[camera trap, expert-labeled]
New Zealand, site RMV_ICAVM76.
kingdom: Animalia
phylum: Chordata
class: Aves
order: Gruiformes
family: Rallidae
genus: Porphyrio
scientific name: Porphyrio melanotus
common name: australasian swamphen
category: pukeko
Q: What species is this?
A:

WHAT THIS TASK INVOLVES: Write the lines out again exactly, from the one containing "order: Gruiformes" through the last line of the records, and include no other lines.

TASK ANSWER:
order: Gruiformes
family: Rallidae
genus: Porphyrio
scientific name: Porphyrio melanotus
common name: australasian swamphen
category: pukeko
Q: What species is this?
A:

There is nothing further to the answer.